### The exercise
Please present the stretch from the line containing "How far from the" through the end of the entries as a Markdown table with two columns: Seq, which numbers each row, and Text, which holds the line. Leave out blank lines.

### Record set

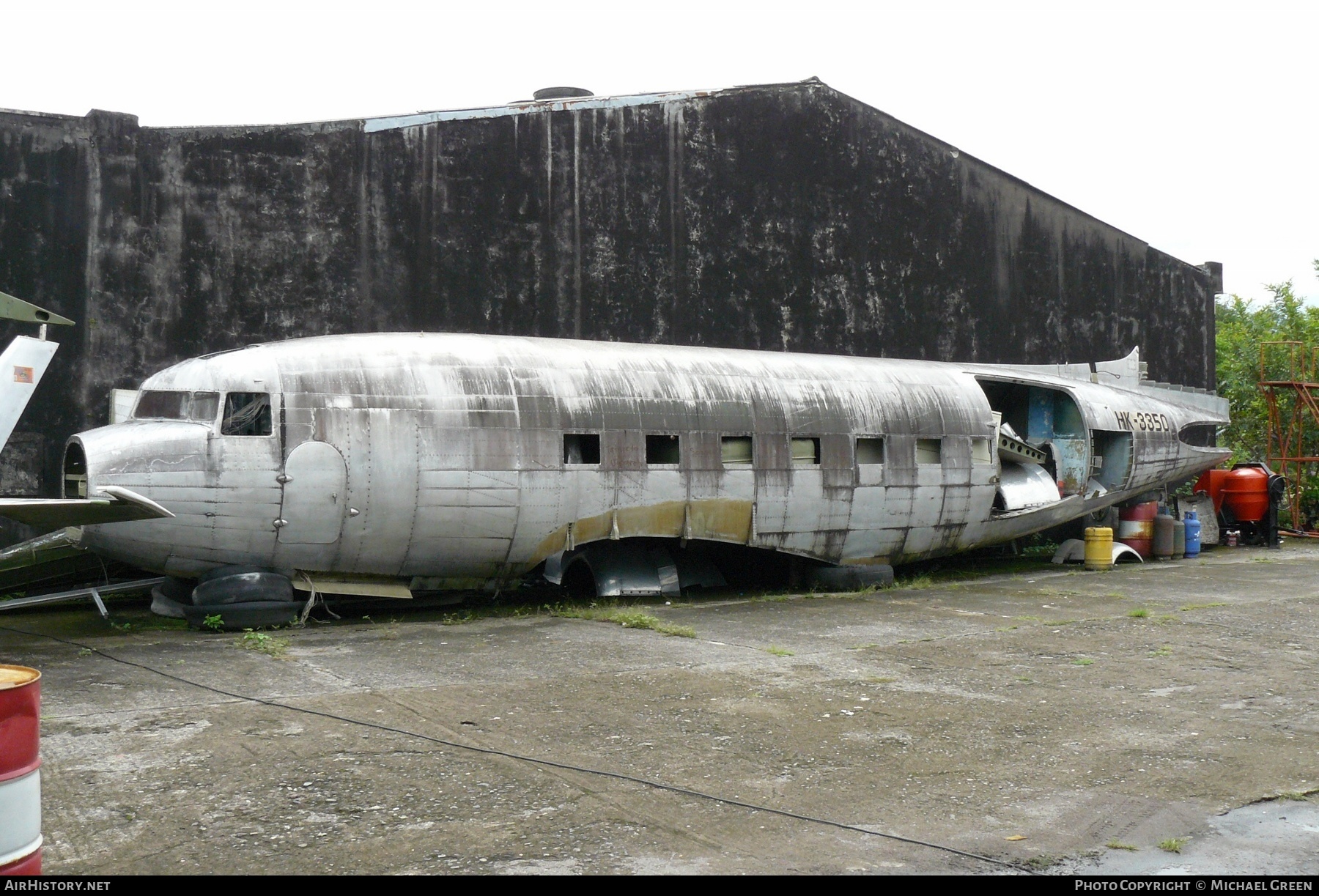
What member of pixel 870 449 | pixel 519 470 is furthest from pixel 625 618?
pixel 870 449

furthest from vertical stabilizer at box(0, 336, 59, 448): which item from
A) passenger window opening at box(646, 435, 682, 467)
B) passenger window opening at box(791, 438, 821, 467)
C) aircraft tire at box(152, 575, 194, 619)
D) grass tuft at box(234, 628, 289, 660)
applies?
passenger window opening at box(791, 438, 821, 467)

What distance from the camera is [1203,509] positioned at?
84.2 feet

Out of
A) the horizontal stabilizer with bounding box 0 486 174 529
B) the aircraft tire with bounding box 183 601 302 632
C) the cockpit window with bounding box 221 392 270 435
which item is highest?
the cockpit window with bounding box 221 392 270 435

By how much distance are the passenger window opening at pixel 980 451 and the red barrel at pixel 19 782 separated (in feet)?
52.8

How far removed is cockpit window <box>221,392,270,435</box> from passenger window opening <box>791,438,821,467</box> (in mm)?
7472

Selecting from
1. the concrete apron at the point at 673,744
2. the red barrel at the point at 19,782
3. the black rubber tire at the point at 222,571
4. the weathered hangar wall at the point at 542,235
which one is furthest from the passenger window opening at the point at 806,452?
the red barrel at the point at 19,782

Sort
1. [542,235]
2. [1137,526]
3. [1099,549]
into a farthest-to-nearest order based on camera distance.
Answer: [1137,526], [1099,549], [542,235]

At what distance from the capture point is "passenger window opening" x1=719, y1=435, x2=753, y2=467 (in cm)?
1586

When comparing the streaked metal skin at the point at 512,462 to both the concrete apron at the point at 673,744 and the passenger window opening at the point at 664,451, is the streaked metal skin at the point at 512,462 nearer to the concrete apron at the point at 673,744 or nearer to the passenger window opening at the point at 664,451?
the passenger window opening at the point at 664,451

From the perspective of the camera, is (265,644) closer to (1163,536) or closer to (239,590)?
(239,590)

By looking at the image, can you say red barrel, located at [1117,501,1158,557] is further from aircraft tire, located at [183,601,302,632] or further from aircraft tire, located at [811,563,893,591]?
aircraft tire, located at [183,601,302,632]

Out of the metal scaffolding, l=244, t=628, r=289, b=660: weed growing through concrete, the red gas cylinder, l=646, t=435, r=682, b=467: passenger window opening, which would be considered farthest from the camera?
the metal scaffolding

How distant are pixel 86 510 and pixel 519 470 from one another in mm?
4901

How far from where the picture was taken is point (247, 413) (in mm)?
13016
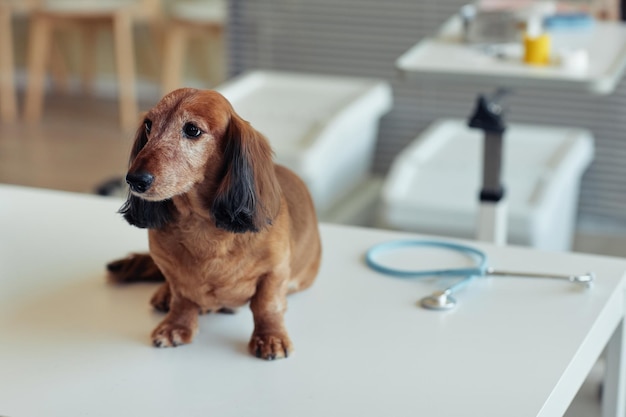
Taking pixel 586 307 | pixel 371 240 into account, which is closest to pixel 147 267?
pixel 371 240

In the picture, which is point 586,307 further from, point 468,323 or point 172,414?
point 172,414

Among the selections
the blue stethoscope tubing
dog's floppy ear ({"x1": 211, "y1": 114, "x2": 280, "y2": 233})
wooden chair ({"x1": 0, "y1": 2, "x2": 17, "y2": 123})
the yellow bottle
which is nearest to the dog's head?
dog's floppy ear ({"x1": 211, "y1": 114, "x2": 280, "y2": 233})

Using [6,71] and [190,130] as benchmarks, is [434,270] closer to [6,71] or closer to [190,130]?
[190,130]

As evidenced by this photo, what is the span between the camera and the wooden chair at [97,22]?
14.2 ft

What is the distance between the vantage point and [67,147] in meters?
4.00

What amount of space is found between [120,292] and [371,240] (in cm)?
36

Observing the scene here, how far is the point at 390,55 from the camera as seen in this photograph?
3.43 metres

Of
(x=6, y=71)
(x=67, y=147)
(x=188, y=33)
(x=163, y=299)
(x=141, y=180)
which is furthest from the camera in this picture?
(x=6, y=71)

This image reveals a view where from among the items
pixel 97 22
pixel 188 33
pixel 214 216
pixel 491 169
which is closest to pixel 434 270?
pixel 214 216

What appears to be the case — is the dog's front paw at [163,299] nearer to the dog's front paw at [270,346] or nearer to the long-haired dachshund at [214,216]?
the long-haired dachshund at [214,216]

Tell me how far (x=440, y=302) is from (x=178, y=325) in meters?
0.31

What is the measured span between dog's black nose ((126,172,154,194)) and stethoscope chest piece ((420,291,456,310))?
42 cm

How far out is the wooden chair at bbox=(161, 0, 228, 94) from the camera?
4.22m

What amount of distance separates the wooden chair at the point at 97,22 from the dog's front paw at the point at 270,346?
124 inches
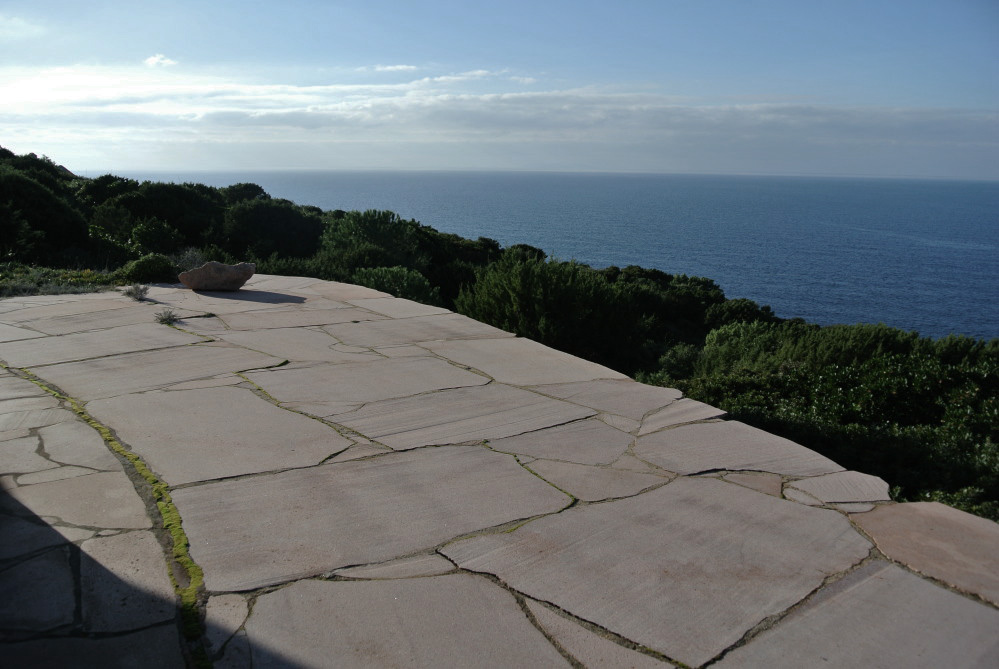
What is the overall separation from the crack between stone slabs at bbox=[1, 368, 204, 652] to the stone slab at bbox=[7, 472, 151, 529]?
0.14ft

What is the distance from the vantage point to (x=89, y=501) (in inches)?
94.0

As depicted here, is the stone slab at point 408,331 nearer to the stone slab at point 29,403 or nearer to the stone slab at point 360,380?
the stone slab at point 360,380

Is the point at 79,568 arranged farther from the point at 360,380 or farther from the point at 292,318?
the point at 292,318

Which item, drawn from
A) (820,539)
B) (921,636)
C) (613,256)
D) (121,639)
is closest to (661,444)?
(820,539)

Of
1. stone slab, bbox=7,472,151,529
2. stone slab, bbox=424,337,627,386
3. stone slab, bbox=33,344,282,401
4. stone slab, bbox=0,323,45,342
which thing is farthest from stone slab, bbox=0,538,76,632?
stone slab, bbox=0,323,45,342

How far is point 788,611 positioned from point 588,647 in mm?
587

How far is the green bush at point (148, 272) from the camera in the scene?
7.29m

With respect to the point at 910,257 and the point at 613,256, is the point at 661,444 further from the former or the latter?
the point at 910,257

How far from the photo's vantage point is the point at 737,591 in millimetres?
2027

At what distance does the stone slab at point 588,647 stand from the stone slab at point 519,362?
2.23m

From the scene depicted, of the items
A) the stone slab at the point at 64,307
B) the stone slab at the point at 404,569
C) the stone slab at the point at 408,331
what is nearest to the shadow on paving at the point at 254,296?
the stone slab at the point at 64,307

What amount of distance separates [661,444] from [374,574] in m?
1.57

### Complete answer
| Seq | Text |
|---|---|
| 1 | How far from the photo's vantage point is the point at 737,591 in millimetres? |
| 2 | 2027 |
| 3 | At what distance does the stone slab at point 588,647 stand from the stone slab at point 519,362? |
| 4 | 2.23m |
| 5 | From the scene depicted, of the items |
| 6 | A) the stone slab at the point at 64,307 |
| 7 | B) the stone slab at the point at 404,569 |
| 8 | C) the stone slab at the point at 408,331 |
| 9 | what is nearest to the shadow on paving at the point at 254,296? |
| 10 | the stone slab at the point at 64,307 |
| 11 | What amount of distance separates [661,444] from [374,574] in m? |
| 12 | 1.57 |